FAZER LOGINTan pronto como terminó de hablar, Rose se quedó atónita.
Los ojos de Carlos se abrieron con incredulidad mientras miraba al hombre con asombro.
El corazón de Rose dio un vuelco.
Después de un largo silencio, abrió la boca, aturdida.
—¿Qué dijiste?
—Señorita Hamilton —los ojos del hombre estaban oscuros y un brillo misterioso relucía en ellos—. Estoy seguro de que entiendes lo que estoy diciendo. Como recompensa, me casaré contigo.
Rose se confundió por un momento.
El hombre pareció notar su expresión y continuó:
—Señorita Hamilton, no se apresure a rechazar esta oferta. Por lo que sé, hoy ha sufrido una gran humillación en su boda. En pocos días, su reputación será conocida en todas partes. Con su actual posición en la familia Hamilton, sus posibilidades futuras pueden volverse aún más difíciles.
Ante esas palabras, el cuerpo de Rose se puso rígido.
—No tiene nada que ver contigo.
El hombre la miró con amabilidad.
—Pero yo sí.
Rose levantó la mirada.
Lo escuchó decir:
—Si te casas conmigo, nadie recordará la vergüenza que sufrió la novia en la boda. Solo se reirán de Asher por no asistir y perder a su esposa.
Hizo una pausa antes de añadir:
—Y luego podrás dejar a la familia Hamilton cuando quieras.
Su voz era tranquila y pausada, como si estuviera lanzando un hechizo.
—Puedo ayudarte en lo que desees.
—¿Cómo?
La habitación estaba tan silenciosa que se podía escuchar la suave respiración de Rose.
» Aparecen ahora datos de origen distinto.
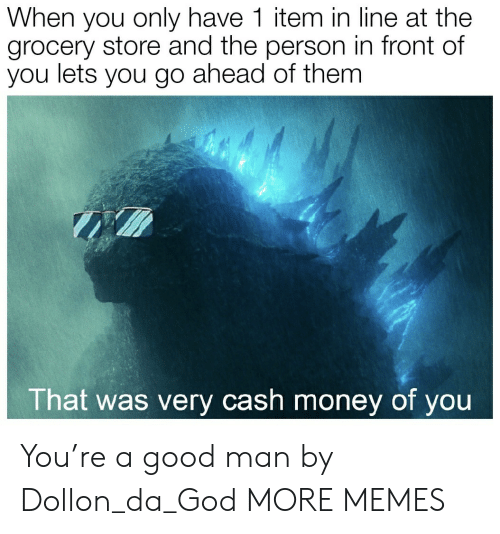 Dank, God, and Memes: When you only have 1 item in line at the  grocery store and the person in front of  you lets you go ahead of them  That was very cash money of you You're a good man by Dollon_da_God MORE MEMES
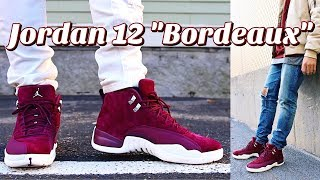 """HOW TO STYLE - AIR JORDAN RETRO 12 """"BORDEAUX"""" ON FEET & OUTFITS"""
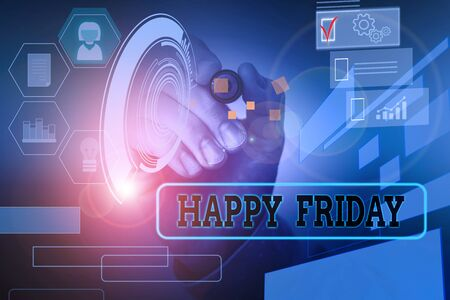 Handwriting text Happy Friday. Conceptual photo Greetings on Fridays because it is the end of the work week Male human wear formal work suit presenting presentation using smart device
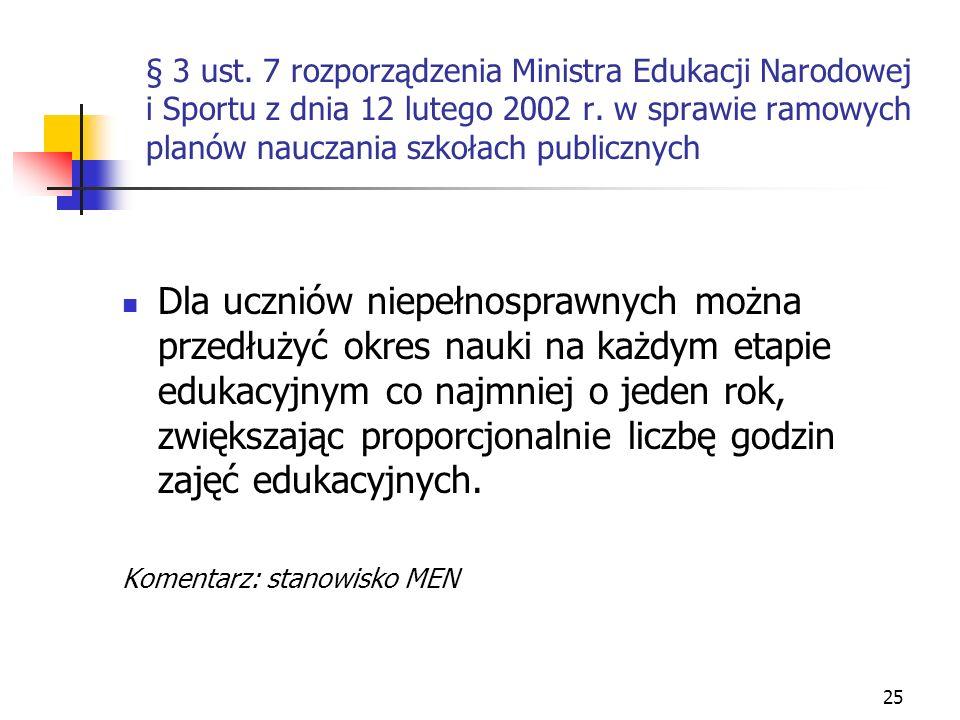 § 3 ust. 7 rozporządzenia Ministra Edukacji Narodowej i Sportu z dnia 12 lutego 2002 r. w sprawie ramowych planów nauczania szkołach publicznych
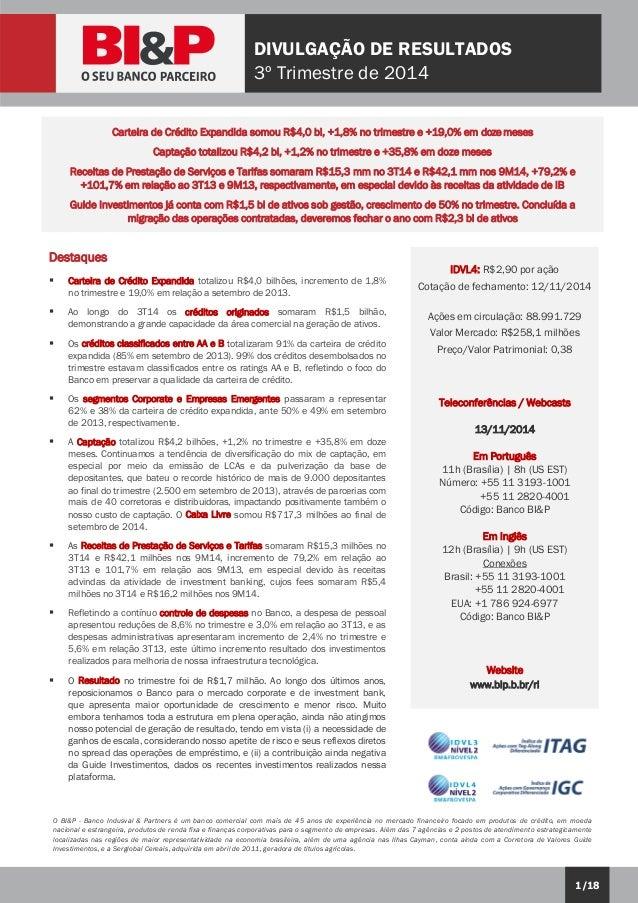 1/18  DIVULGAÇÃO DE RESULTADOS  3º Trimestre de 2014  O BI&P - Banco Indusval & Partners é um banco comercial com mais de ...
Su corazón tembló violentamente.
Los ojos del hombre parecían un remolino dispuesto a absorberla.
Su corazón latía con fuerza, pero hizo todo lo posible por mantenerse serena.
—Si estás al tanto de todos mis detalles, debes comprender que casarte conmigo no te beneficiaría.
—Por eso dije que esto es una compensación.
El hombre se detuvo un momento antes de añadir:
—O podrías interpretarlo de otra forma… Necesito una esposa en este momento.
Rose apretó los dedos.
¿O?
¿Debería aceptar?
Si lo hacía, ¿tendría un hogar?
Los rayos dorados del atardecer se filtraban por la ventana.
A lo lejos, más allá de la puerta, las nubes despejadas se agitaban suavemente.
Una brisa cálida rozó sus cejas.
Su mente, nublada durante tanto tiempo, estaba mareada. Entonces, escuchó una voz que era la suya.
—Acepto.
Tan pronto como lo dijo, los labios del hombre se curvaron en una leve sonrisa.
—Dado que ese es el caso, entonces está decidido.
Rose de repente volvió en sí.
—Yo…
El hombre alzó levemente una ceja y dijo con firmeza:
—Mi secretario acaba de grabar toda nuestra conversación. Señorita Hamilton, no puede romper su promesa.
Carlos le saludó con la cabeza. Su hábito profesional de registrar todo era un requisito básico cuando su jefe negociaba.
El hombre se puso de pie y murmuró:
—Estoy ocupado en este momento. Haré que alguien te cuide. Cuando te den de alta, iré a buscarte.
Dicho esto, se dio la vuelta y caminó hacia la puerta.
Rose lo miró alejarse y, de pronto, le gritó:
—¡Espera!
El hombre se detuvo en seco.
Sus ojos oscuros se posaron en ella, su expresión profunda y sospechosa, pero también contenía una sensación de opresión.
—¿Eh?
Rose no pudo evitar sentirse sofocada.
Abrió ligeramente la boca.
—Pero… aún no sé tu nombre.
El hombre se rió.
Caminó hasta quedar frente a ella, se inclinó y la miró a la misma altura. Sus ojos oscuros estaban llenos de su reflejo.
—Dorian. Dorian Rockwell.
La luz que entraba por la ventana delineaba su silueta recta y elegante.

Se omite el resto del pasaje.